▶ _What you are asked to do_: Which lines of the entries below include "Lane"? List them all.

START Records shown

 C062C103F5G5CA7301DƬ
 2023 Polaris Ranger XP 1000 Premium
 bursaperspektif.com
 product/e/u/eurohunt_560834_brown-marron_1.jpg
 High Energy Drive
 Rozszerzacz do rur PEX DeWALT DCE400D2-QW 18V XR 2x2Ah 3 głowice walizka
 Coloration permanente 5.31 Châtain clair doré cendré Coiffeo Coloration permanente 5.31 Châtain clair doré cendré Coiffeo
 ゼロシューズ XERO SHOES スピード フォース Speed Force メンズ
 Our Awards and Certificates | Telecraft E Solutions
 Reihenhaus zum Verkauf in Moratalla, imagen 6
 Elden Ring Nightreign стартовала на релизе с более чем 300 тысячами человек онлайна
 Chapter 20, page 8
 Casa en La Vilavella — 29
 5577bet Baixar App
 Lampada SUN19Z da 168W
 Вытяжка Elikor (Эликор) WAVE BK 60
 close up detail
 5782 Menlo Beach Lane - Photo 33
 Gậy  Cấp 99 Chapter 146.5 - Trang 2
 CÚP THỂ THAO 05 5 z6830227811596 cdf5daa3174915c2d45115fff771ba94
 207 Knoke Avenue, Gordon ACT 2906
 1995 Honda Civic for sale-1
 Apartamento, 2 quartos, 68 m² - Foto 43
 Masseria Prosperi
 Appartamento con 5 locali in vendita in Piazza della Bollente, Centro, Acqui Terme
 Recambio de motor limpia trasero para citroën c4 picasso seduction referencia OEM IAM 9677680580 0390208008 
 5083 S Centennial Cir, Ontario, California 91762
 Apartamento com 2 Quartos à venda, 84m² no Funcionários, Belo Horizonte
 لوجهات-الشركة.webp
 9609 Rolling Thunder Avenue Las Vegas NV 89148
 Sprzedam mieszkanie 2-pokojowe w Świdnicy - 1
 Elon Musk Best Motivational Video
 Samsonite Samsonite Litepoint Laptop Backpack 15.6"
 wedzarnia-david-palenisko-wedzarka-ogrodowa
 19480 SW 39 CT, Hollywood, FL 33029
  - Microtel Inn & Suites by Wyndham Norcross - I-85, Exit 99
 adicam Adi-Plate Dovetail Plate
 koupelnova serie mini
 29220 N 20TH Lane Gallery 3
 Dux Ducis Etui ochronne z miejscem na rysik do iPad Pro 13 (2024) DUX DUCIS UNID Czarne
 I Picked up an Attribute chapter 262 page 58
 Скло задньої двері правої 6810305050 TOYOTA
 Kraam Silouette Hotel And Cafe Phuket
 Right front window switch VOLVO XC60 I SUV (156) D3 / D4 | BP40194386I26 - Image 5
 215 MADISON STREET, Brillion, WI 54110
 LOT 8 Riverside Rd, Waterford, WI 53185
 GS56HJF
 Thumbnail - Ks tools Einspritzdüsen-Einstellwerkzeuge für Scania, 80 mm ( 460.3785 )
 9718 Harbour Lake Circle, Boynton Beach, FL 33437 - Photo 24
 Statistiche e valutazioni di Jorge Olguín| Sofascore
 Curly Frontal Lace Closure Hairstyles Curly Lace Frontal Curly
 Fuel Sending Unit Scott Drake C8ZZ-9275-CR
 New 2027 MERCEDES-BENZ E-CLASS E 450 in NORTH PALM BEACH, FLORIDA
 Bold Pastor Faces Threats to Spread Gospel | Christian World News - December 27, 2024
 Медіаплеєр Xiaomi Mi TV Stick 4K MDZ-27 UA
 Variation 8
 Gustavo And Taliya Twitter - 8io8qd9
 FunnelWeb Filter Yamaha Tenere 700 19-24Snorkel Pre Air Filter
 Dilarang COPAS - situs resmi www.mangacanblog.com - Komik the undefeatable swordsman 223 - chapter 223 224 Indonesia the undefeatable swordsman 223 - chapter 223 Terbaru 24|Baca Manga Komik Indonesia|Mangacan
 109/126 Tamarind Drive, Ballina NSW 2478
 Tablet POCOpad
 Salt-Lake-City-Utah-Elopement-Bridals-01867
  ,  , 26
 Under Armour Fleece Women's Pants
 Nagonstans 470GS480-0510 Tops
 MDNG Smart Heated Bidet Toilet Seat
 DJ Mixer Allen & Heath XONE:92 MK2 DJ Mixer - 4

END Records shown

▶ _Result of this task_:
 5782 Menlo Beach Lane - Photo 33
 29220 N 20TH Lane Gallery 3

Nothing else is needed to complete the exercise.